With the introduction of CCT, the ANC minimum eight visits are expected to significantly increase from 26 percent as of 2015. It would also promote institutional delivery while at the same time referral can also be facilitated should obstetric complications arise.

Lyonpo said that while institutional delivery was always encouraged, sometimes people don’t have the resources. In this modal, health assistants will facilitate an ambulance for the woman to deliver the baby in a hospital. “We will put the responsibility on the health workers.”

She said there would be few who would not be able to deliver in a hospital because of various circumstances. “We are not saying that if they don’t go and deliver in an institution then we will not give the money. It’s an opportunity for us to learn and see what are the barriers and give us an opportunity to strengthen and improve our system.”

The postnatal period is a critical phase for the lives of mothers and newborn babies as most of the maternal and infant deaths occur during the period. At least three additional postnatal contacts are recommended for all mothers and newborns, on day 3 (48 -72 hours), between days seven to 14 after birth, and six weeks after birth.
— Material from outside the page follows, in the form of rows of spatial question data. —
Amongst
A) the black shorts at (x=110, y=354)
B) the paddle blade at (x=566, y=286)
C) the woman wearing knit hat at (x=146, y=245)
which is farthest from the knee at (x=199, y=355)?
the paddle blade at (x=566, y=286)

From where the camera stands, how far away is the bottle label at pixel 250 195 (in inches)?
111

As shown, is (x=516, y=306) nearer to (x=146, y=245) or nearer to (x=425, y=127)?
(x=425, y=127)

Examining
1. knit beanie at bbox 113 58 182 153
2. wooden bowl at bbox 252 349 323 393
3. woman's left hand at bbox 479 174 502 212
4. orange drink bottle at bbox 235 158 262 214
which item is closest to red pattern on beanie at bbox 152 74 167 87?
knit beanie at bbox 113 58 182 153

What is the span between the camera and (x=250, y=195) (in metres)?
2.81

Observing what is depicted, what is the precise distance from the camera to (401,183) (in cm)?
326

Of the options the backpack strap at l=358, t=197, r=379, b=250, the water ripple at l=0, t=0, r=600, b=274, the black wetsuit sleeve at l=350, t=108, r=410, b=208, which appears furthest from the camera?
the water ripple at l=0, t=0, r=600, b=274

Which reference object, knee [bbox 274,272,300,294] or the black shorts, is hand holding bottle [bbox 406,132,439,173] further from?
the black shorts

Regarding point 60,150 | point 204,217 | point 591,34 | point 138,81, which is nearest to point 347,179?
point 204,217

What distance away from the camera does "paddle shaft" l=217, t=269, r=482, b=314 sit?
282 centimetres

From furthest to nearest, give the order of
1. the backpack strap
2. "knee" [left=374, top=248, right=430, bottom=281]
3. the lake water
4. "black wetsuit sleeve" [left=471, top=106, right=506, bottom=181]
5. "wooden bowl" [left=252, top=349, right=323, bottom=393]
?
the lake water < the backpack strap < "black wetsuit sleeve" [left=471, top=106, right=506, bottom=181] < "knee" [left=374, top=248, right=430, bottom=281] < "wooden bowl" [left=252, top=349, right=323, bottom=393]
It is also expected to maintain high immunisation coverage and exclusive breastfeeding for six months. Lyonpo said that the country was never reaching 100 percent. “With this, we will reach 100 percent.”

Only about 51.4 percent of women reported exclusive breastfeeding their children in 2015. About 21.2 percent of the children aged 0 to 59 months were stunted, 4.3 percent wasted and 9 percent underweight.

For the CCT, a mother needs to have a saving account. The money will be transferred into the mother’s saving account. “That way, we economically empower our women.”

Today, Lyonpo said that women who don’t work don’t think about getting a savings account. “The moment she opens an account, she will know how the banking system works and then she knows how to use the ATM and, in these small pieces, we empower women.”

People raised concerns when the DNT government pledged that they would provide breastfeeding allowance. Lyonpo said DNT would be giving money to mothers for breastfeeding the baby.

“That was never our vision. Our vision was to take care of the future and take care of the pregnant mother with the value that raising a child is a national responsibility,” she said.

Lyonpo said that human capital is important because it is the engine and driver of the economy and it starts from conception. “We look at it as a national investment for future so that we have a strong, healthy generation to shoulder the responsibility of nation-building,” she said. “We hope that whoever comes next will continue this.”